■ WORK TO BE COMPLETED:
Below are records; work out how many of their lines hold the string "States" and give that number alone.

(Saved entries)
★ ★ ★

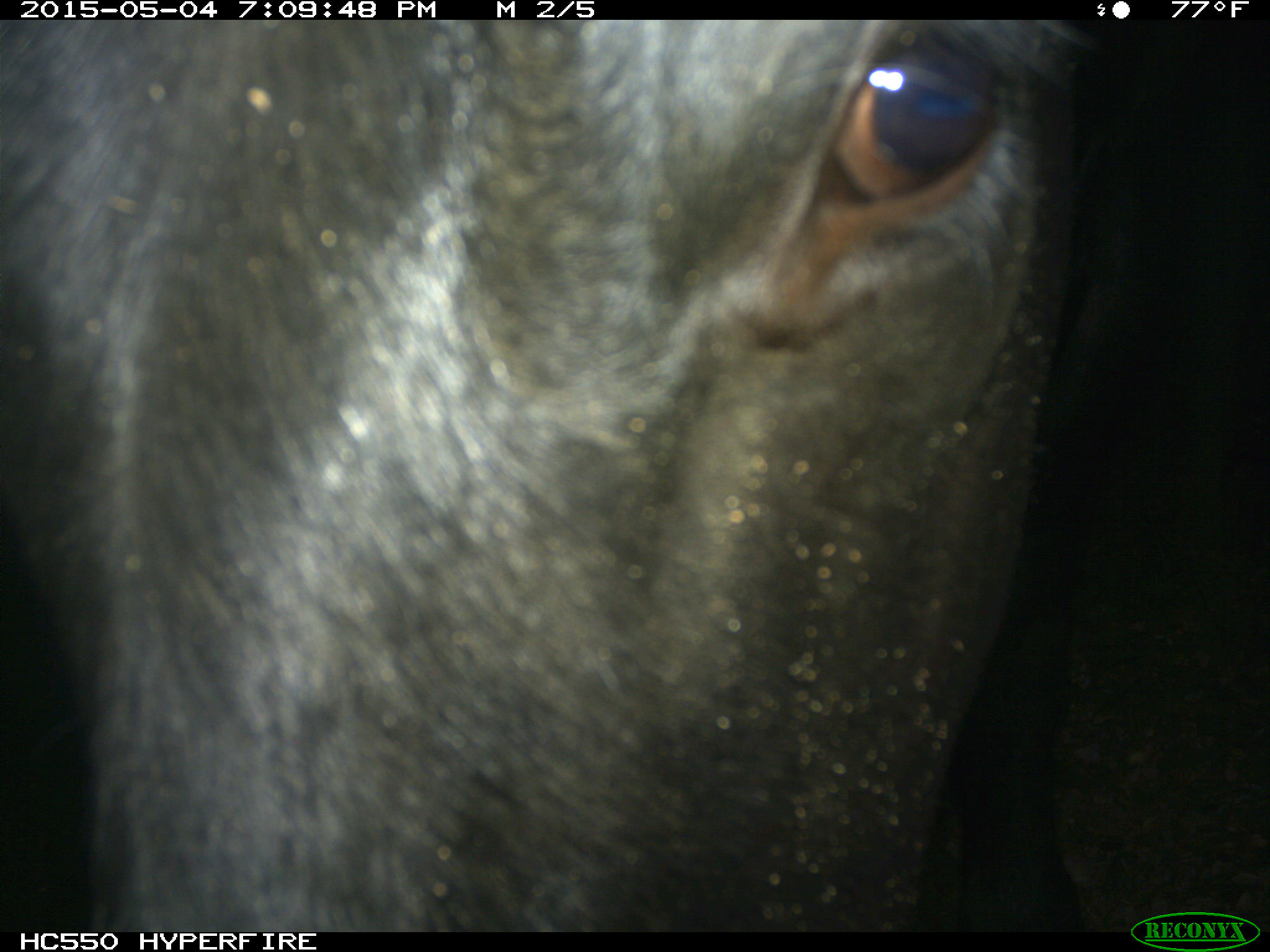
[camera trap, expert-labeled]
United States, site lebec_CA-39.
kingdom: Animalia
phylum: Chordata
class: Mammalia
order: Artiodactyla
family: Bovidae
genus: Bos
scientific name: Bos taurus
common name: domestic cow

★ ★ ★

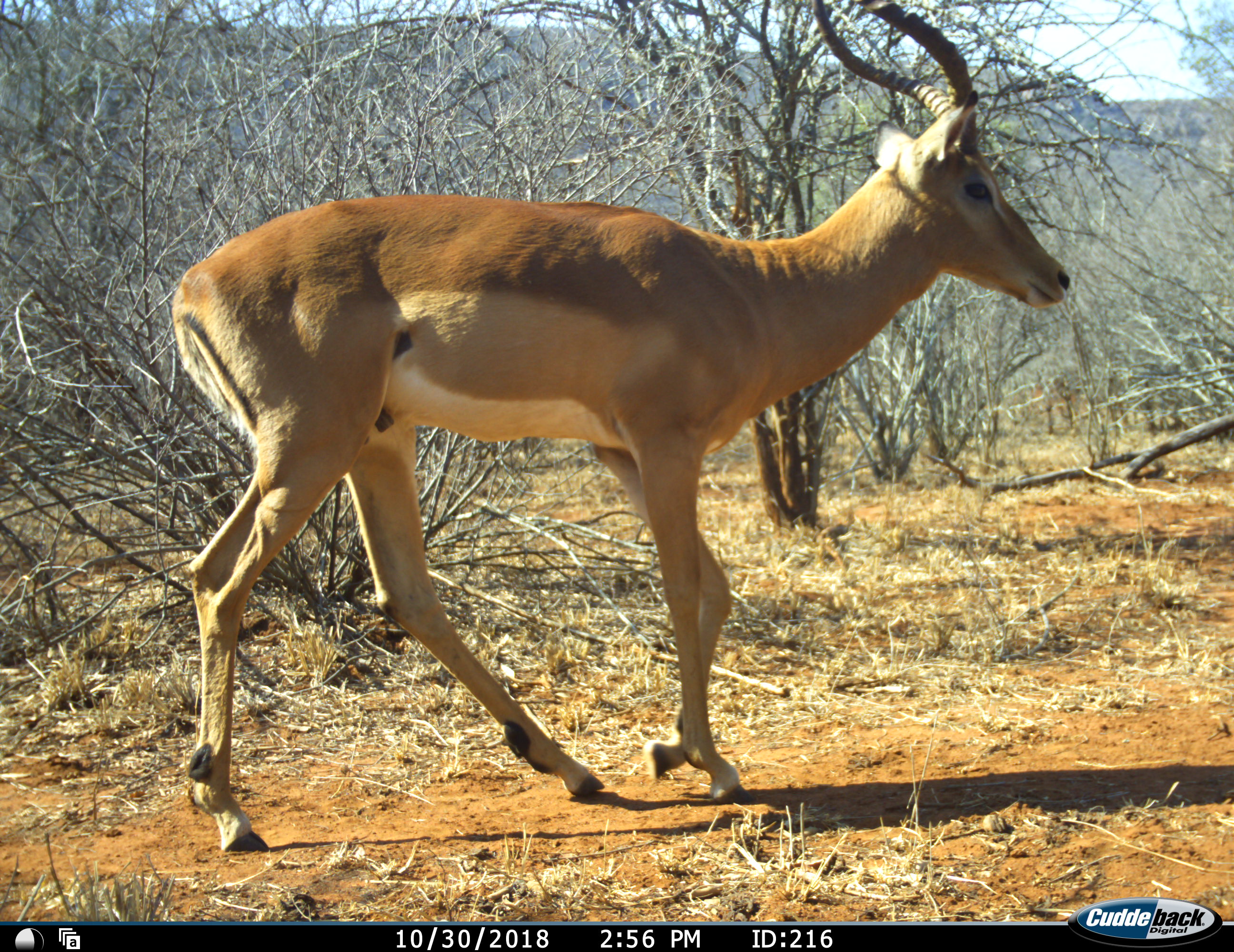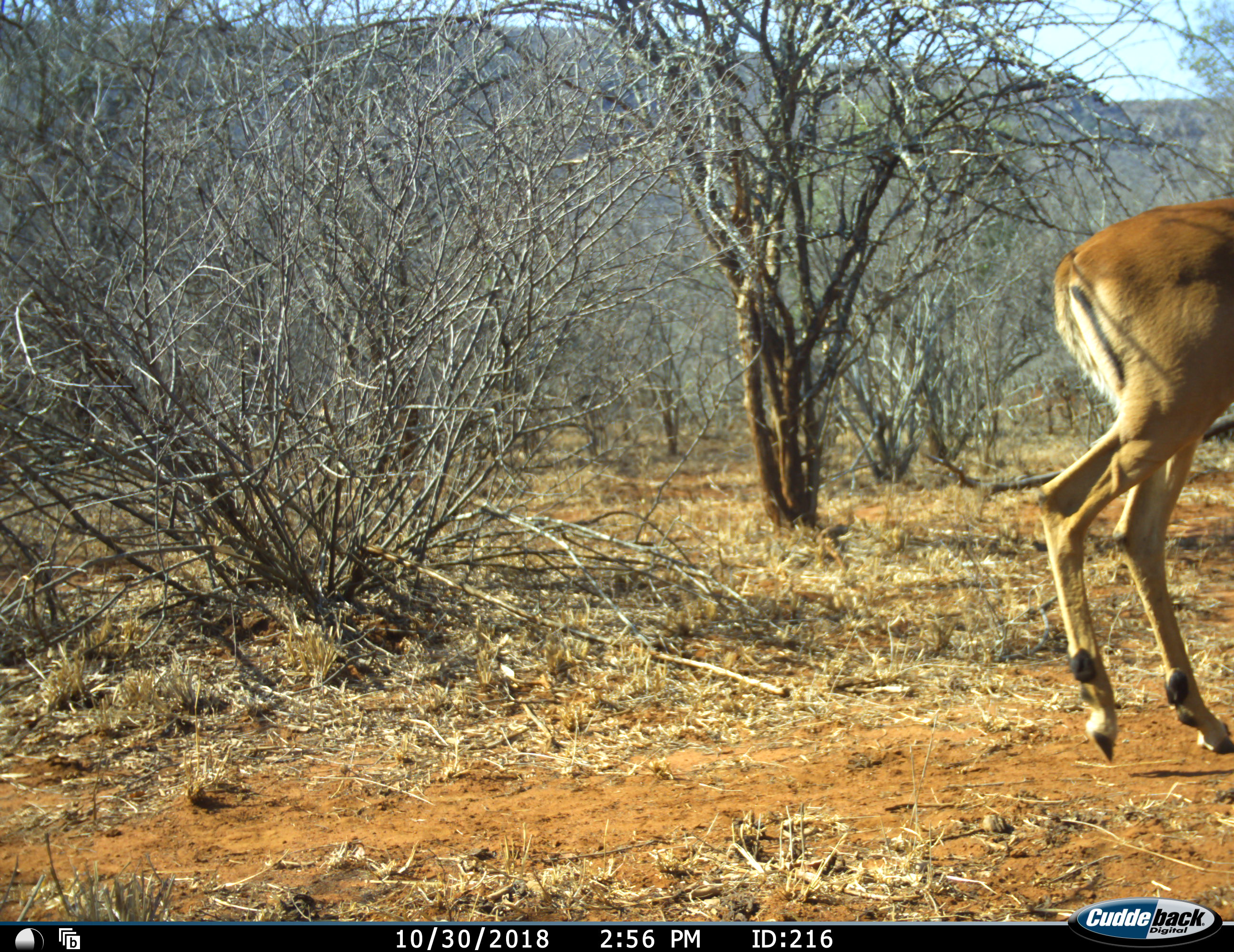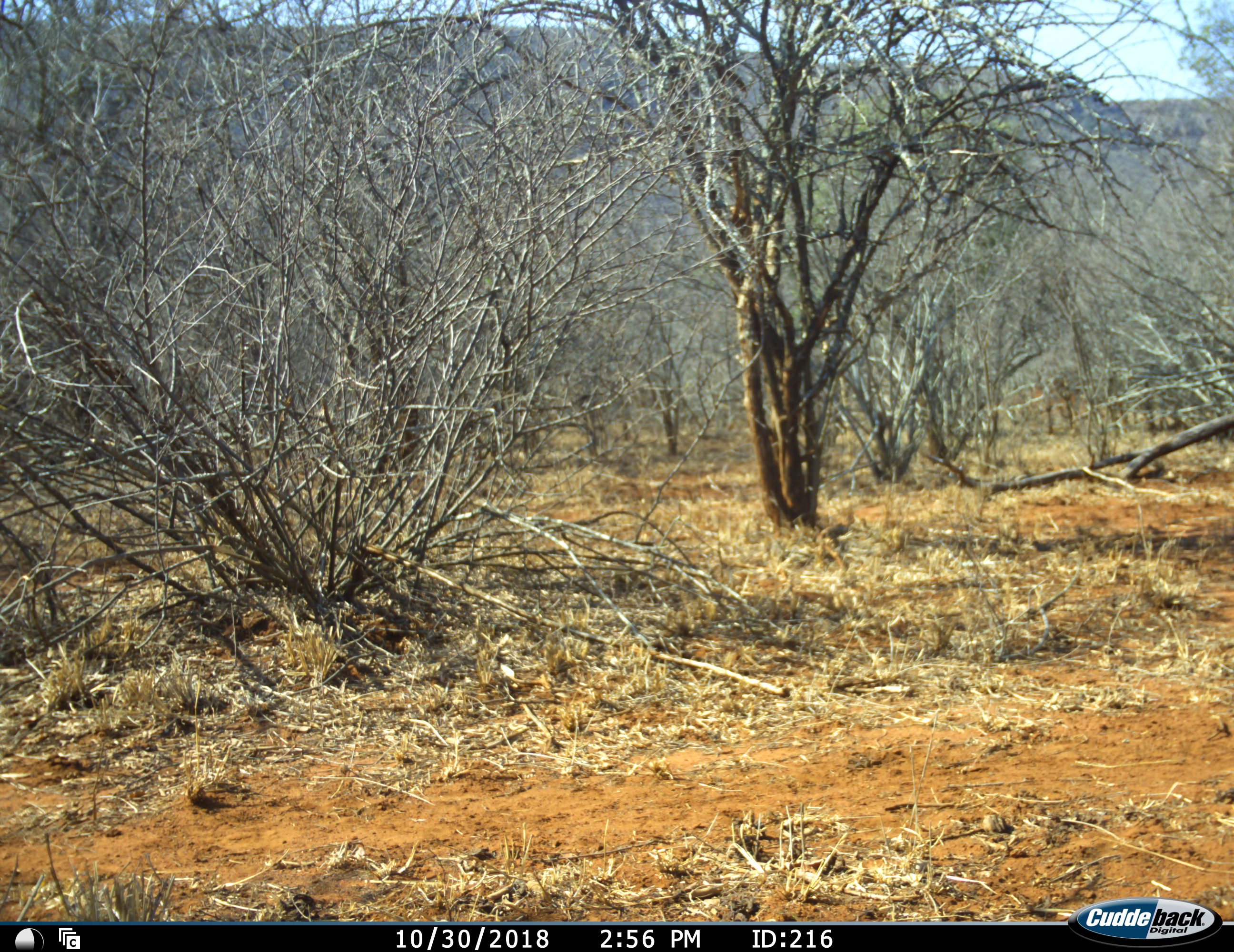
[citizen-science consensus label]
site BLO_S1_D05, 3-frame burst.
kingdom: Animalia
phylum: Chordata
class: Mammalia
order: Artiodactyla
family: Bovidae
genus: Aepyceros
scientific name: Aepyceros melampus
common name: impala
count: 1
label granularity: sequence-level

★ ★ ★

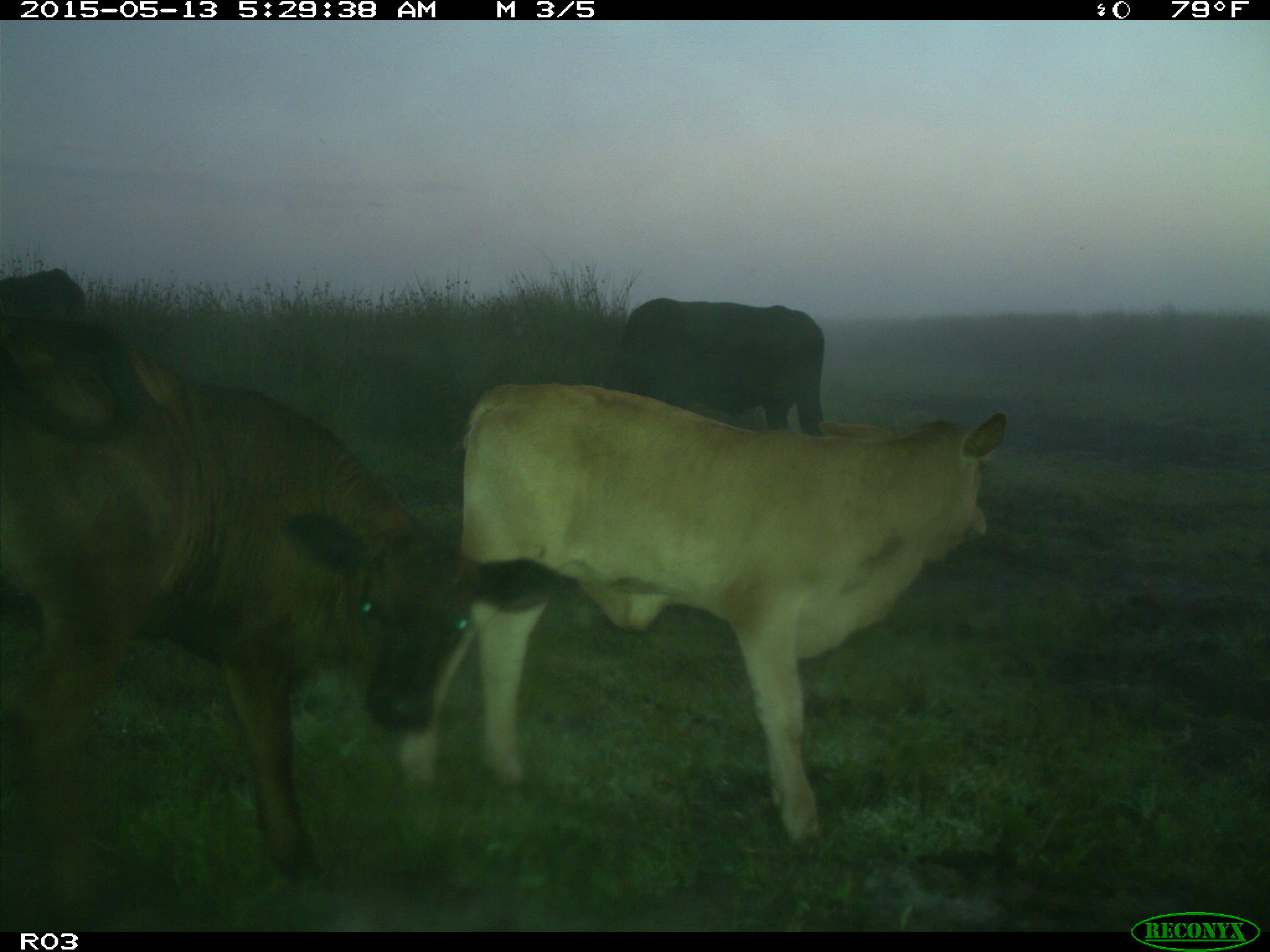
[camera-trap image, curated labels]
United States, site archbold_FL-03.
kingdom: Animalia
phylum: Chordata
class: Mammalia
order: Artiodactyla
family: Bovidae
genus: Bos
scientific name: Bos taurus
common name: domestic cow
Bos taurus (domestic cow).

★ ★ ★

■ RESULT FOR THIS TASK:
2